Radeon Settingsは,3ペイン構造になっている。最上段の[Gaming][Video][Display][Eyefinity][System]ボタン(=タイル)を選択すると,中央ペインで詳細を設定できる仕様だ
AMD Performance Lab調べとされる,CCCとRadeon Settingsの起動時間比較。「E-350」APUを搭載し,64bit版Windows 10がインストールされたHP製デスクトップPC「Pavilion DM1」で,「Catalyst 15.8 Beta 」を導入すると,CCCの起動には8秒かかったのに対し,Radeon Software Crimson Editonを導入するとRadeon Settingsは0.6秒で起動したという
ちなみに最下段の[Update]ボタンでは,現在導入されているドライバと,それが最新かどうかなどを確認できる。[Preference]ボタンを押せば,システムトレイに表示させるかなどといった,細かな設定が可能だ。[Notifications]ボタンを押すと,エラーなどの通知を確認できる
Radeon Settingsには,いくつか新要素も入る見込みだ。
最大のトピックは,新設となる「
Game Manager 」で,最上段の[Gaming]ボタンをクリックすることで入れるGame Managerでは,ゲームごとにドライバレベルのグラフィックス設定を行えるだけでなく,GPUオーバークロック機能「Overdrive」も,ゲームごとに設定できるようになる。

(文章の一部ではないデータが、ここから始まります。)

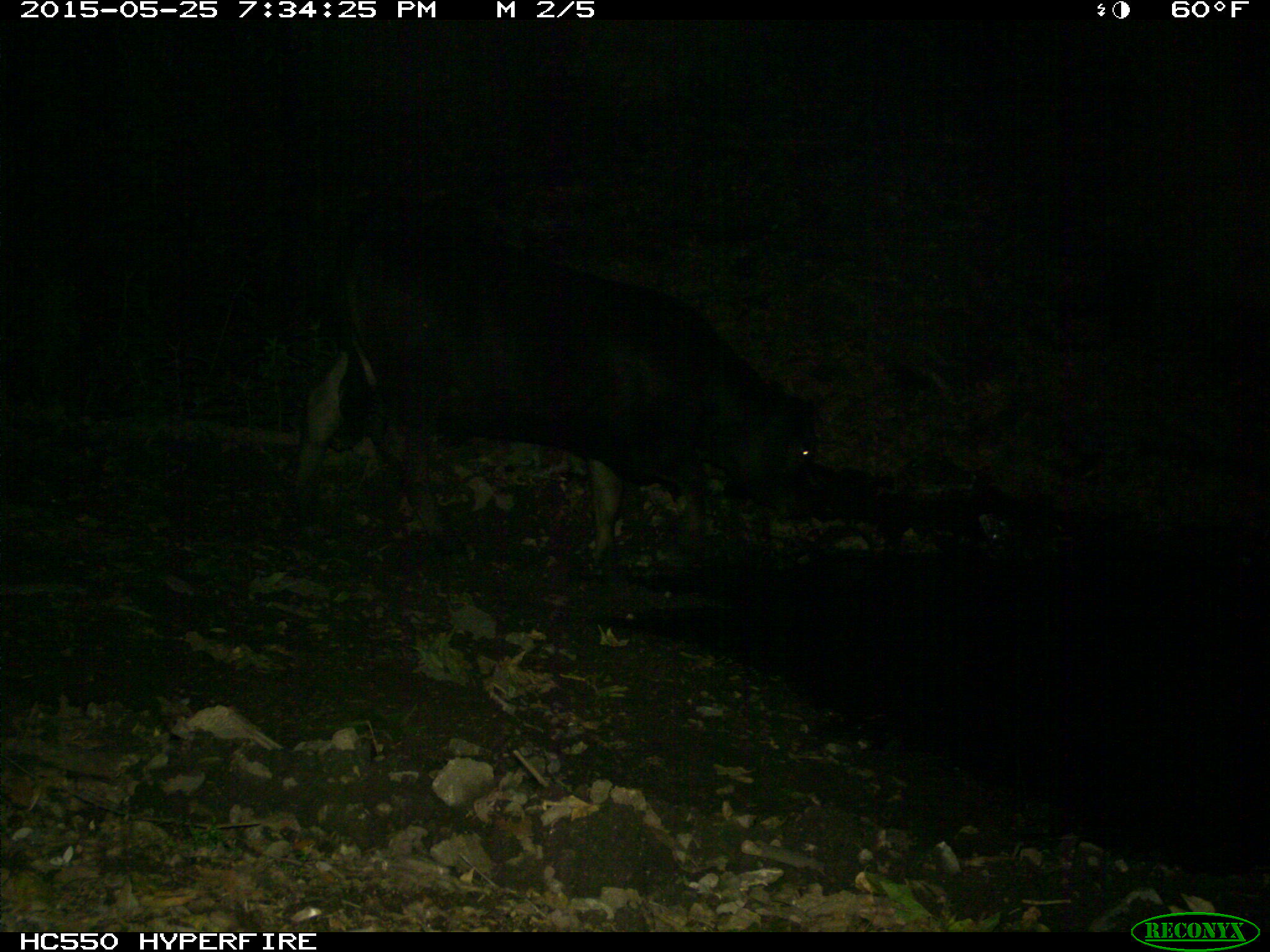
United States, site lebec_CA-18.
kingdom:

Game Manager。汎用的な設定とは別に,タイトルごとの設定も行えるようになった。この点ではGeForce Driverに並んだということになるだろう。ゲームタイトルは,PCにインストールされているものが自動的にリストアップされるが,手動で追加することもできる
ゲームごとの設定項目。アンチエイリアシングやテクスチャといった定番の設定とは別に,テッセレーションモードやフレームレートターゲットの設定も行えるようになっている。“軽い”ゲームタイトルでは,フレームレートターゲットを設定することで,消費電力の低減を容易に行えそうだ
ゲームごとのオーバークロック設定が可能になった,新しいOverdrive。ターゲットとなるGPU温度やファン回転数設定も行えるようである
接続されたディスプレイごとの個別設定が可能になった「Display」メニュー
[Display]ボタンをクリックすることで設定できるディスプレイ周りも,かなり便利になるようだ。スライドによれば,Radeon Settingsでは,接続されているディスプレイごとに,AMD独自のディスプレイ同期技術である「FreeSync」の有効/無効や,内部的にディスプレイ解像度をはるかに超える高解像度でレンダリングを行っておき,表示する時点で縮小することによって映像の高画質化を図るSuper Sampling(スーパーサンプリング)をドライバレベルで実装した「Virtual Super Resolution」の有効/無効,画面の拡大縮小設定を,個別に行える。仕様の異なる製品によるマルチディスプレイ構成を採用しているユーザーからは,熱烈に歓迎されそうだ。
そのほか,ビデオ再生関連と,複数のディスプレイを1つのデスクトップとして扱う「Eyefinity」では,操作のシンプル化が進み,さらに,システム情報も分かりやすくなったという。
左から順にVideo,Eyefinity,System各メニューのイメージ
AMDによるRadeon Settingsまとめ
退職済みの人も含む複数のAMD関係者から筆者が聞いたところによれば,過去何度かあったリストラの影響で,Catalystの全容を把握しているソフトウェアエンジニアは,もはや1人もAMDに残っていないとのことだ。その状況でCatalystやCCCを拡張していくという作業が難しいものになることは容易に想像できるだけに,RTGの誕生に合わせてすべてがリセットされるというのは,大変好ましい動きであるように思う。
ドライバソフトウェアの常として,最初はいくらかトラブルもあるだろうが,個人的には,Radeon Softwareの将来にかなりの希望を抱いている。エンドユーザーが試せるようになる日を楽しみに待ちたい。